Siz hiç bu doğrultuda -erkeklerin çıkarı doğrultusunda- hareket eden kadınların;

'Kadının da insan olduğu',
'Kadınla erkeğin eşit olduğu',
'Kadının günah kaynağı olmadığı',
'Allah'ın kulları arasında yarımcılık yapmayacağı',
'Kadının ruhunun da, bedeninin de kendisine ait olduğu',
'İyi/kötü ahlaklı olmanın cinsiyetle ilgisinin olmadığı',
'Namus kavramının insanların beyninde olduğu',
'Hırsızlık yapan, rüşvet alan, yetkisini kötüye kullanarak çıkar elde eden insanların gerçek anlamda namus yoksunu olduğunu',
'Kadını toplum dışına itmeğe, dışlamaya, yok saymaya, eve hapsetmeğe, güçsüz bırakmaya, üretimden alıkoymaya ve erkeğe mahkum duruma getirmeğe kimsenin hakkının olmadığını..' önermelerini dillendirdiğini duydunuz mu?

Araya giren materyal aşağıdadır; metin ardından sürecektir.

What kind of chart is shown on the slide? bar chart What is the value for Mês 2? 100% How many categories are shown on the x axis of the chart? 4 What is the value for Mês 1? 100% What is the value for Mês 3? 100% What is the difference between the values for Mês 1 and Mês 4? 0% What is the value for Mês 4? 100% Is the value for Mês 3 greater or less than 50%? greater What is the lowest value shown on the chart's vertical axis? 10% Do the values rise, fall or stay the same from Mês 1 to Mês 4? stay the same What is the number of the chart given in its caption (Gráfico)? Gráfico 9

Siz hiç bu kadınların ve elbette onları bu duruma getiren zihniyetin...
Kadınlara uygulanan baskılara, kötü muamelelere, işkencelere, öldürmelere karşı seslerini yükselttiklerine şahitlik ettiniz mi?

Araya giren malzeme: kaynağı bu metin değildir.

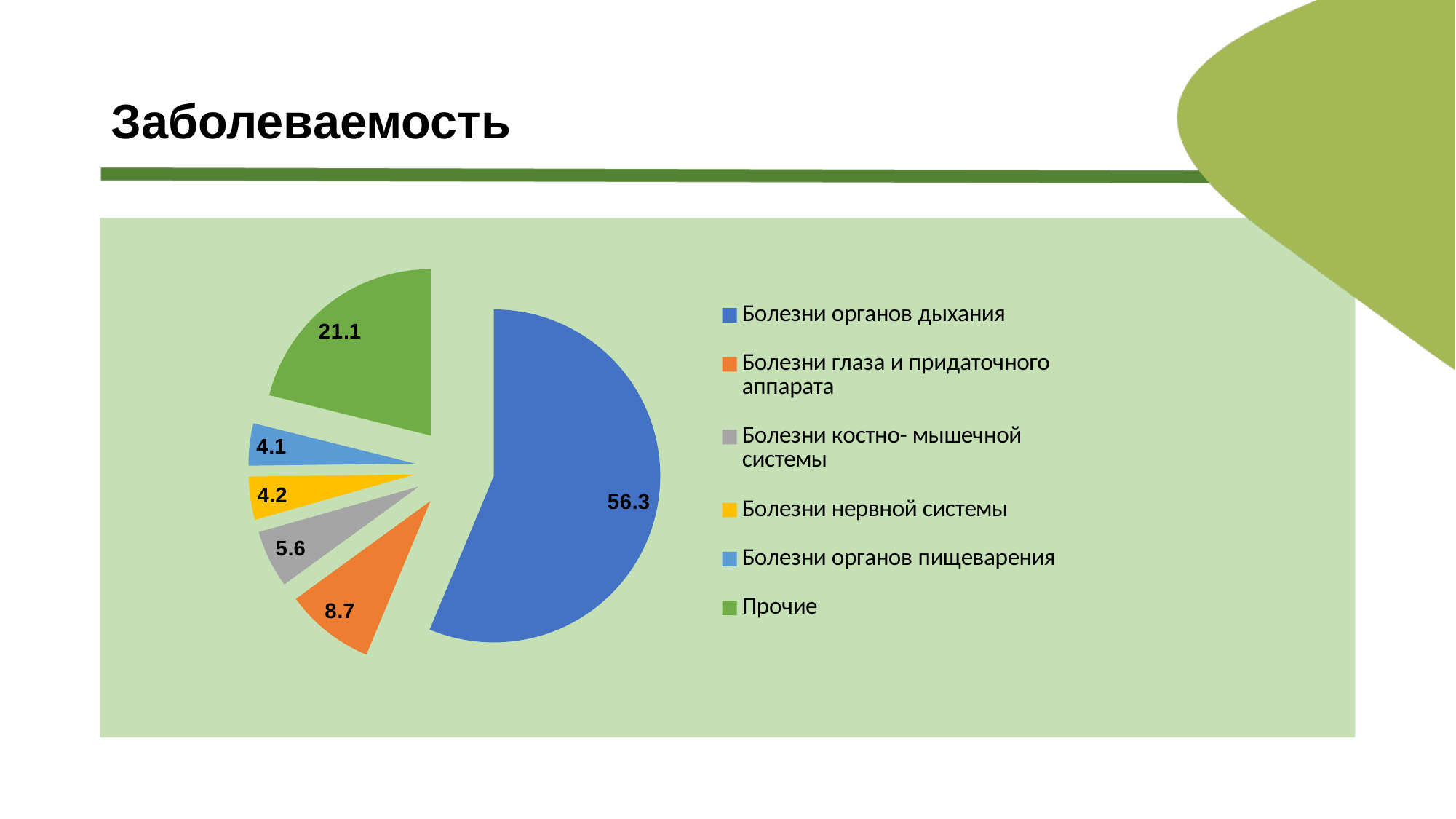
What is the value for Болезни костно- мышечной системы? 5.6 Which category has the largest slice of the pie? Болезни органов дыхания How many slices does the pie chart have? 6 Which is larger, the value for Болезни глаза и придаточного аппарата or the value for Болезни костно- мышечной системы? Болезни глаза и придаточного аппарата What is the value for Болезни органов дыхания? 56.3 What is the value for Болезни нервной системы? 4.2 What colour is the slice for Прочие? green What is the value for Болезни глаза и придаточного аппарата? 8.7 What is the title of the slide containing the chart? Заболеваемость What is the value for Прочие? 21.1 What type of chart is shown on the slide? pie chart What is the difference between the values for Болезни органов дыхания and Прочие? 35.2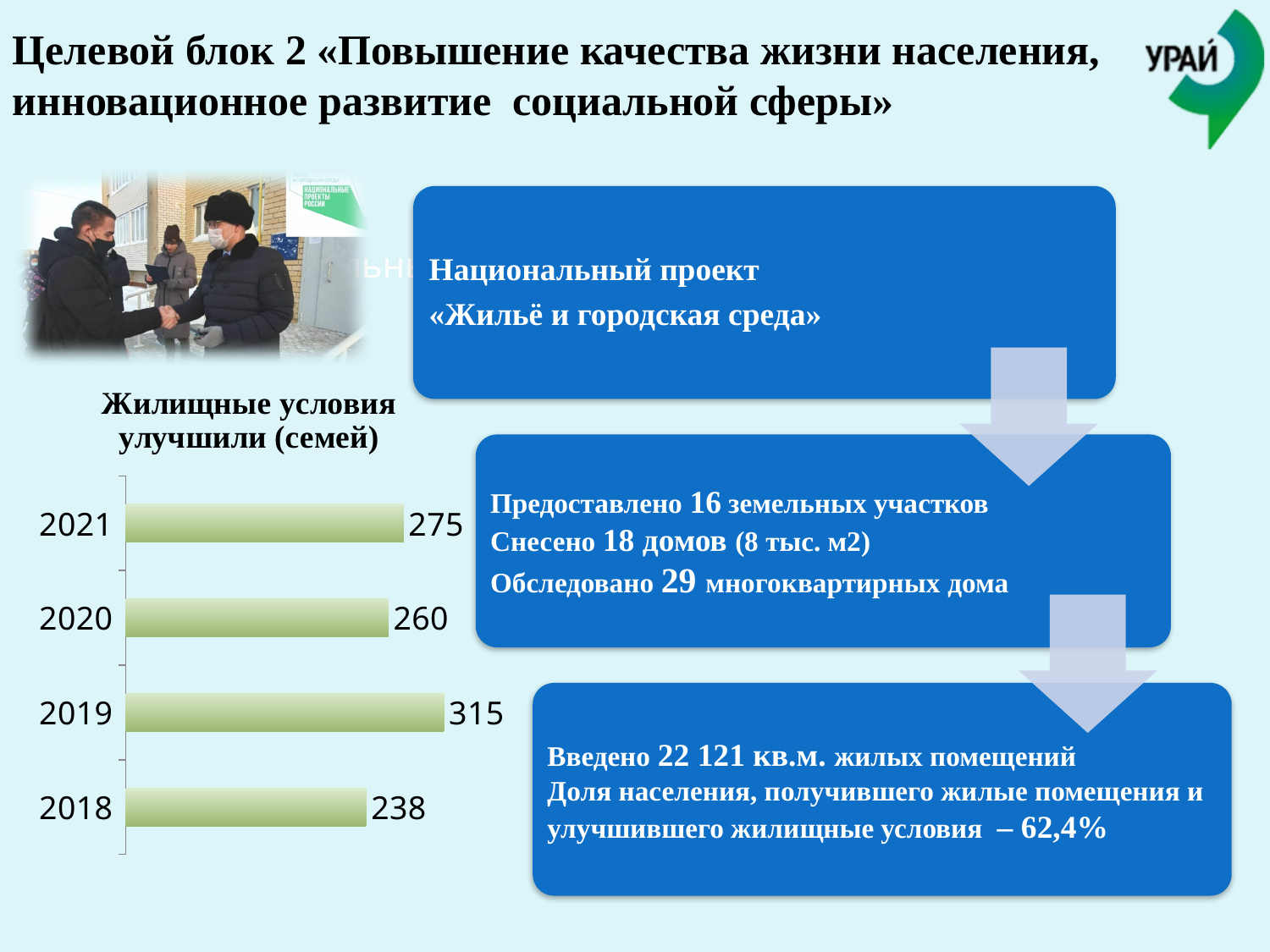
What is the difference between the values for 2021 and 2020 in the chart 'Жилищные условия улучшили (семей)'? 15 What colour are the bars in the chart 'Жилищные условия улучшили (семей)'? light green How many years are shown in the chart 'Жилищные условия улучшили (семей)'? 4 What is the difference between the values for 2019 and 2018 in the chart 'Жилищные условия улучшили (семей)'? 77 Which year has the lowest value in the chart 'Жилищные условия улучшили (семей)'? 2018 What is the title of the chart on the slide? Жилищные условия улучшили (семей) Which is larger in the chart 'Жилищные условия улучшили (семей)': the value for 2020 or the value for 2021? 2021 What kind of chart is 'Жилищные условия улучшили (семей)'? bar chart What is the value for 2020 in the chart 'Жилищные условия улучшили (семей)'? 260 What is the value for 2018 in the chart 'Жилищные условия улучшили (семей)'? 238 Which year has the highest value in the chart 'Жилищные условия улучшили (семей)'? 2019 What is the value for 2021 in the chart 'Жилищные условия улучшили (семей)'? 275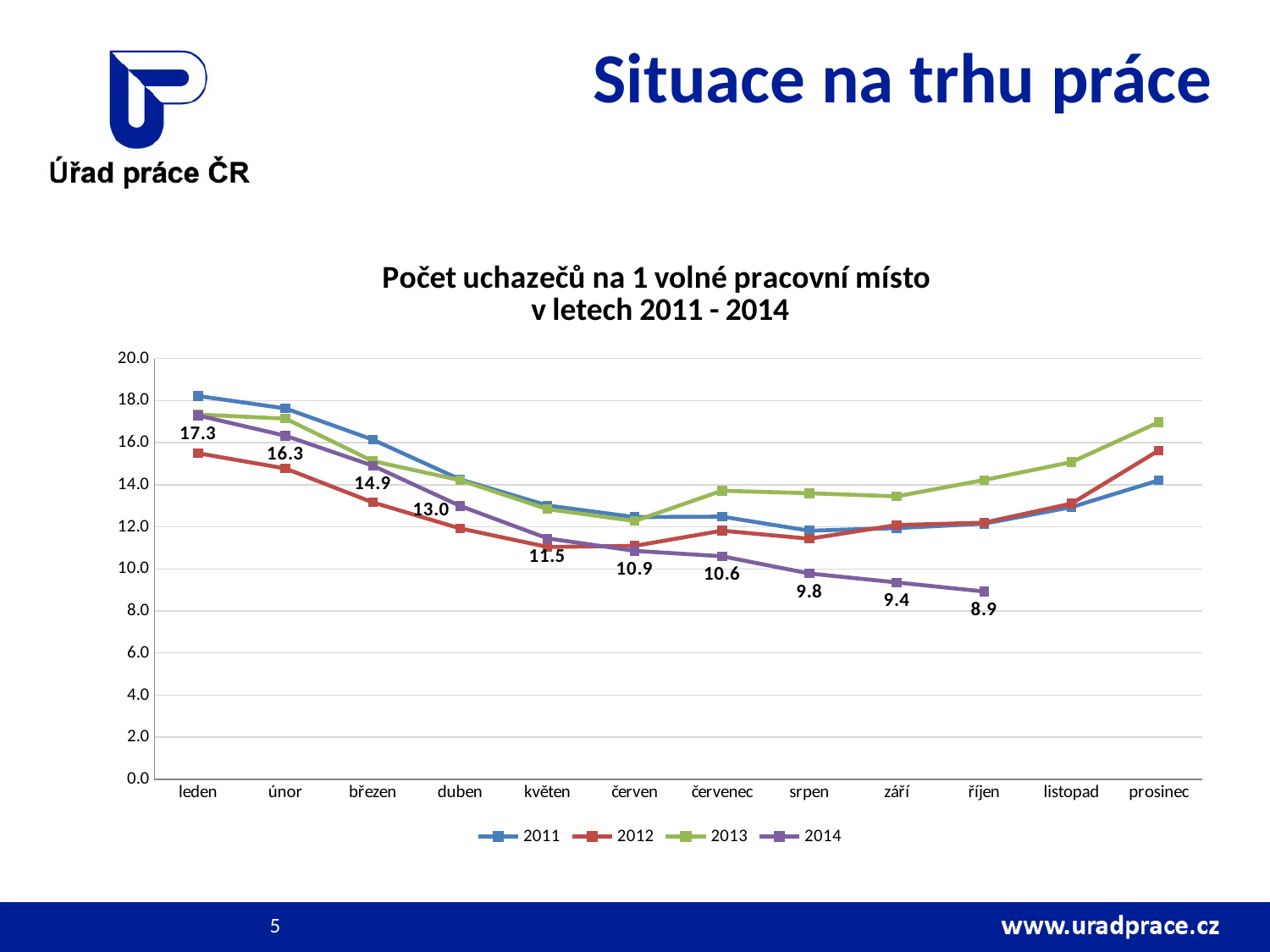
What is the value for 2014 in říjen? 8.9 What type of chart is shown on the slide? line chart Which series is shown in green in the legend? 2013 In which month is the 2014 value the lowest? říjen What is the value for 2014 in leden? 17.3 Is the value for 2013 in prosinec greater or less than 16.0? greater What is the difference between the 2014 values for leden and říjen? 8.4 How many series does the legend list? 4 What is the value for 2014 in červenec? 10.6 How many months are shown on the x axis? 12 Does the 2014 series rise or fall from leden to říjen? fall In which month is the 2014 value the highest? leden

Siz hiç bu zihniyettekilerin, merdiven altı atelyelerde boğaz tokluğuna, bütün haklarından yoksun olarak ve keyfi bir şekilde çalıştırılan kadınların kızların haklarını, hukuklarını savunduğuna tanıklık ettiniz mi?

Nedir öyleyse bu zihniyete göre kadın?
Cinsel meta mı?
Değerli ve gerekli bir mal mı?
Kapalı, korunaklı tutulması gereken ötülüklerin, günahların kaynağı mı?
Nedir, nedir söyleyin işte!..

2007'de Diyarbakır'dan AKP Milletvekili adayı olan, üçüncü sırada yer almasına karşın rektörlüğe atanan Jale Hanım, bir eksikliğini kapatarak örtünmüş-müş...

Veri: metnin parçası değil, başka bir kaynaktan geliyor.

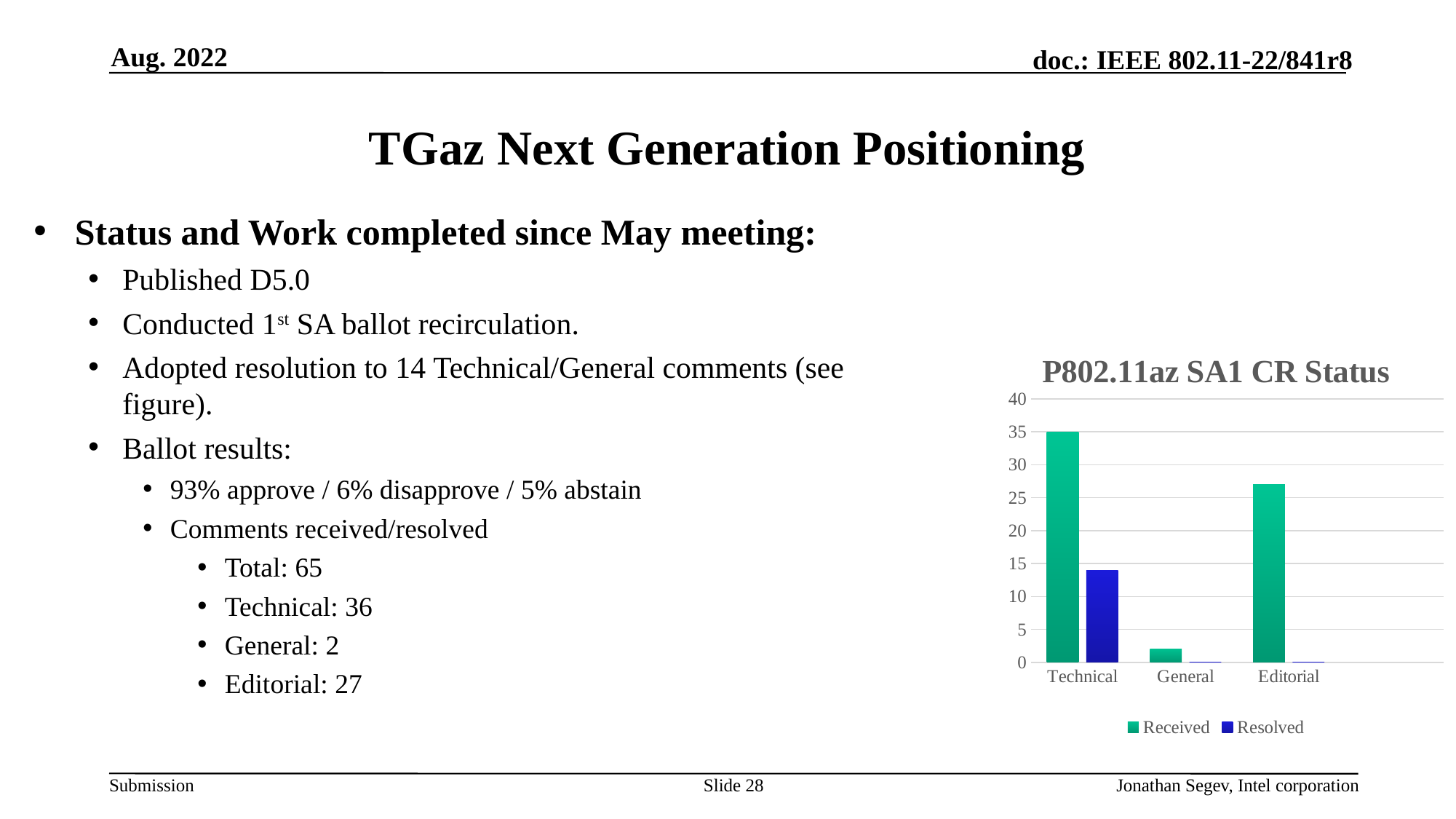
Which category has the highest Received value in the "P802.11az SA1 CR Status" chart? Technical How many categories are shown on the x axis of the "P802.11az SA1 CR Status" chart? 3 Which category has the lowest Received value in the "P802.11az SA1 CR Status" chart? General Is the Received value for Editorial greater or less than 25? greater Is the Resolved value for Technical greater or less than 20? less Is the Received value for General greater or less than 5? less Which category has the highest Resolved value in the "P802.11az SA1 CR Status" chart? Technical What kind of chart is shown under the title "P802.11az SA1 CR Status"? bar chart Which is larger in the "P802.11az SA1 CR Status" chart: the Received value for Technical or the Received value for Editorial? Technical What is the title of the chart on the slide? P802.11az SA1 CR Status How many series does the legend of the "P802.11az SA1 CR Status" chart list? 2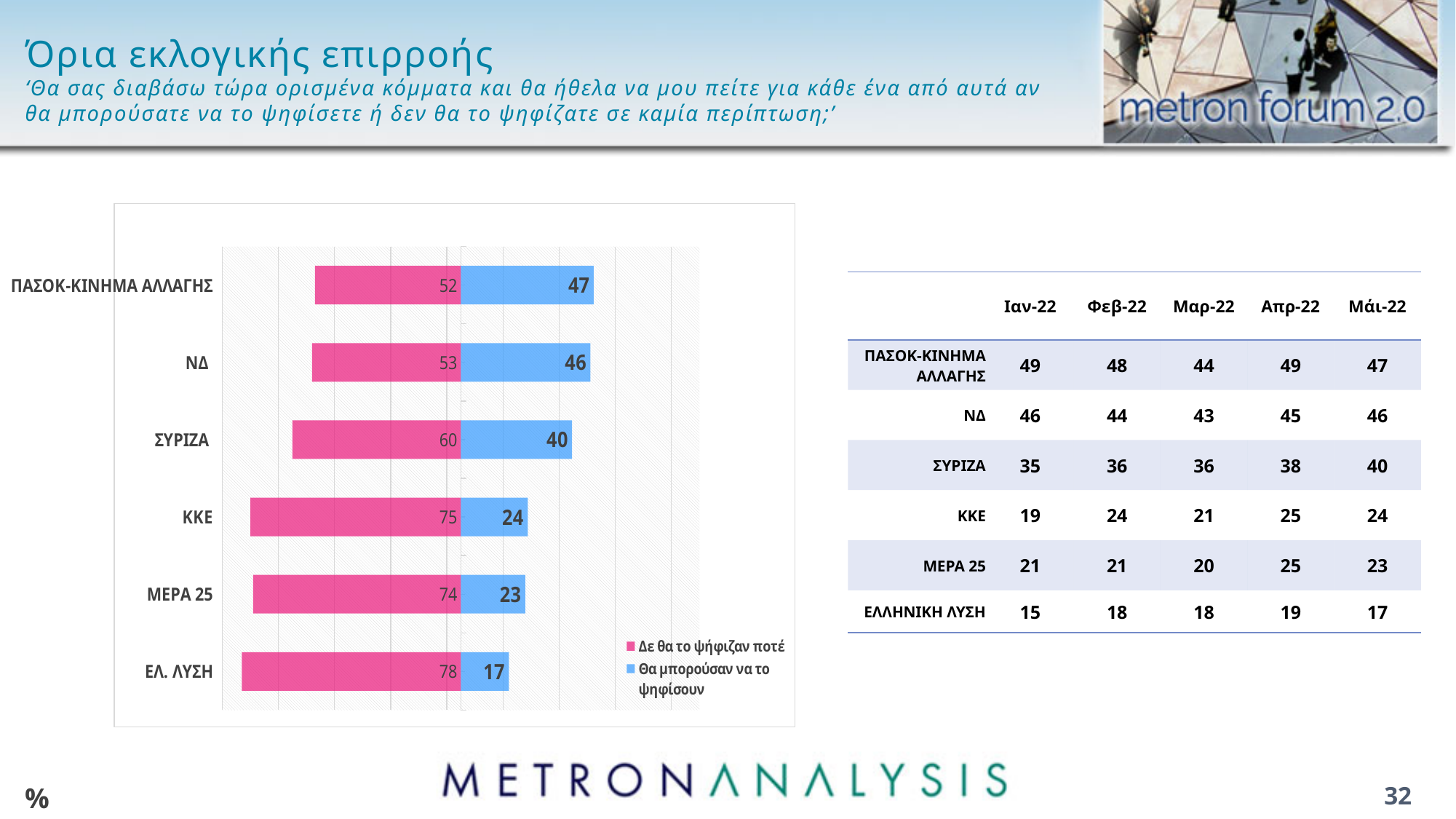
Which party has the lowest value for 'Δε θα το ψήφιζαν ποτέ' in the bar chart? ΠΑΣΟΚ-ΚΙΝΗΜΑ ΑΛΛΑΓΗΣ Which party has the highest value for 'Θα μπορούσαν να το ψηφίσουν' in the bar chart? ΠΑΣΟΚ-ΚΙΝΗΜΑ ΑΛΛΑΓΗΣ In the bar chart, which is larger: the 'Θα μπορούσαν να το ψηφίσουν' value for ΝΔ or for ΚΚΕ? ΝΔ What type of chart is shown on the left of the slide? Bar chart How many parties are shown in the bar chart? 6 What is the difference between the 'Δε θα το ψήφιζαν ποτέ' values for ΕΛ. ΛΥΣΗ and ΣΥΡΙΖΑ in the bar chart? 18 Which party has the highest value for 'Δε θα το ψήφιζαν ποτέ' in the bar chart? ΕΛ. ΛΥΣΗ What is the value of 'Θα μπορούσαν να το ψηφίσουν' for ΕΛ. ΛΥΣΗ in the bar chart? 17 What is the value of 'Θα μπορούσαν να το ψηφίσουν' for ΣΥΡΙΖΑ in the bar chart? 40 How many series does the legend of the bar chart list? 2 Which colour represents 'Δε θα το ψήφιζαν ποτέ' in the bar chart? Pink What is the value of 'Δε θα το ψήφιζαν ποτέ' for ΚΚΕ in the bar chart? 75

Başka da eksiği yok zaten.
Bilim insanı olarak yönettiği üniversiteyi dünyü sıralamasına soktuğuna...
Kadın olarak hemcinslerinin hakları için olmadık mücadeleler verdiğine...
Ve Diyarbakır halkını aydınlattığına göre...
Sadece örtünmesi kalmıştı geriye...
Böylece paralellikten kurtulması ve Rektörlüğünün devamı da garanti olacakmış...
'İmam yellenirse...' derler ya.

Merdiven altı işliklerde tüm haklardan yoksun ve eğitimsiz kadınlar ve kızlar bile özgürleşme, kendi ayağı üzerinde durma ve giderek İNSANLAŞMA savaşımı verirken...
Milletvekili ve üniversite yöneticilerinin günah çıkarma seansları eşliğinde bu durumlara gelmesi gerçekten utanç verici!
Bu bir özgürlüğün değil, zavallılığın kabulünün ilamıdır...
Işıl ışıl parlayan memleketimize ve necip milletimize hayırlı olsun!